### WORK TO BE COMPLETED
Please lay out the material from the line with "How far from the standpoint" through its end as a two-column CSV with the headers text and answer, one row per answer, each field quoted and line breaks turned into spaces. Leave the pictures out.

Questions on scene geometry
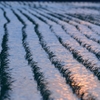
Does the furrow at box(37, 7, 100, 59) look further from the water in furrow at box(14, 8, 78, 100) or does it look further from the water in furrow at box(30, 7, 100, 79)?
the water in furrow at box(14, 8, 78, 100)

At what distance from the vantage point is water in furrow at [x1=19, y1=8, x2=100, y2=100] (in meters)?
1.52

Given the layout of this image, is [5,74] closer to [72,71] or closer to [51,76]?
[51,76]

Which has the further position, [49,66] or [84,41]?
[84,41]

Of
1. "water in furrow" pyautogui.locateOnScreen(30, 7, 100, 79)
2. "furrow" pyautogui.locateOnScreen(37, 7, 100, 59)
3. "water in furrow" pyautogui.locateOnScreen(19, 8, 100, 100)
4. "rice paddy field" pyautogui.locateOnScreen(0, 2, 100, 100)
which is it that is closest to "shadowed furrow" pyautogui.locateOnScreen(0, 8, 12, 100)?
"rice paddy field" pyautogui.locateOnScreen(0, 2, 100, 100)

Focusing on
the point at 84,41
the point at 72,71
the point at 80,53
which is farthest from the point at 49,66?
the point at 84,41

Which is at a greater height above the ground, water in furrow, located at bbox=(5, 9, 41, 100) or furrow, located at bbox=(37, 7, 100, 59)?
water in furrow, located at bbox=(5, 9, 41, 100)

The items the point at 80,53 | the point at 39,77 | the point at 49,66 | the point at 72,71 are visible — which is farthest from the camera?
the point at 80,53

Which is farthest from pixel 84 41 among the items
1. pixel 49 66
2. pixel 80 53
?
pixel 49 66

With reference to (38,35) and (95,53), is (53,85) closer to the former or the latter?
(95,53)

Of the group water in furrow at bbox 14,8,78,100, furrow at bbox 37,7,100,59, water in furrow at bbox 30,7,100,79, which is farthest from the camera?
furrow at bbox 37,7,100,59

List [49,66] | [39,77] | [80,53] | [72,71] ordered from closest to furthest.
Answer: [39,77], [72,71], [49,66], [80,53]

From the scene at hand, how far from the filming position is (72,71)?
1832 millimetres

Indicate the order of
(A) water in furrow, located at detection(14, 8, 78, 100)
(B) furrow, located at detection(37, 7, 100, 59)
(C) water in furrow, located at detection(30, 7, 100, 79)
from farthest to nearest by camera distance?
(B) furrow, located at detection(37, 7, 100, 59), (C) water in furrow, located at detection(30, 7, 100, 79), (A) water in furrow, located at detection(14, 8, 78, 100)

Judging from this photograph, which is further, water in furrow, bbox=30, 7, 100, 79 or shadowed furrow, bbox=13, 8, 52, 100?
water in furrow, bbox=30, 7, 100, 79
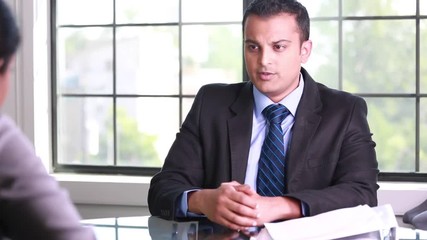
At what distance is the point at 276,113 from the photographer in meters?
2.31

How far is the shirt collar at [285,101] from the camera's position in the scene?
2346 mm

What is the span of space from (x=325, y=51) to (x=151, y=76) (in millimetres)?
869

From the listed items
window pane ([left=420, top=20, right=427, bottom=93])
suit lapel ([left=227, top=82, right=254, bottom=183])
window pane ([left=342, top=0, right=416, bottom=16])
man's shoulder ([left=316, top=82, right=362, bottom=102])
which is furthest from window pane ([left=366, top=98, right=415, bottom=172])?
suit lapel ([left=227, top=82, right=254, bottom=183])

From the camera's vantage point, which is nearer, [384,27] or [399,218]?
[399,218]

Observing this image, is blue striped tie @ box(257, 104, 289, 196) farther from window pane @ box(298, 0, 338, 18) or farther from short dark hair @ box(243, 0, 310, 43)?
window pane @ box(298, 0, 338, 18)

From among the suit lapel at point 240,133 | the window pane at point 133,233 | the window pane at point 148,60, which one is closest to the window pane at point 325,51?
the window pane at point 148,60

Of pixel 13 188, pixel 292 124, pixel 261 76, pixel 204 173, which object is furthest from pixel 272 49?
pixel 13 188

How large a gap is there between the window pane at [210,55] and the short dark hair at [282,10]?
1204 millimetres

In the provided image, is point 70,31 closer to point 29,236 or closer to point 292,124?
point 292,124

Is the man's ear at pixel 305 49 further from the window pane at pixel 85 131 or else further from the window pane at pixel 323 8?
the window pane at pixel 85 131

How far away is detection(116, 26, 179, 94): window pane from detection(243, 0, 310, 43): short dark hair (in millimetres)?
1354

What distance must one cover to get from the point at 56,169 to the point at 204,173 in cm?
156

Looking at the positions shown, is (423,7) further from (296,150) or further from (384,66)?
(296,150)

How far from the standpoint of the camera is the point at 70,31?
3.78m
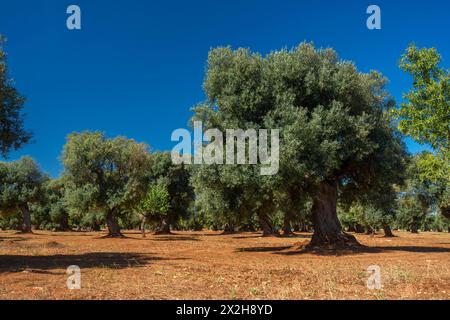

### TASK SOLUTION
text,answer
"How far from the standpoint of the camera is the point at 70,31?","3.78m"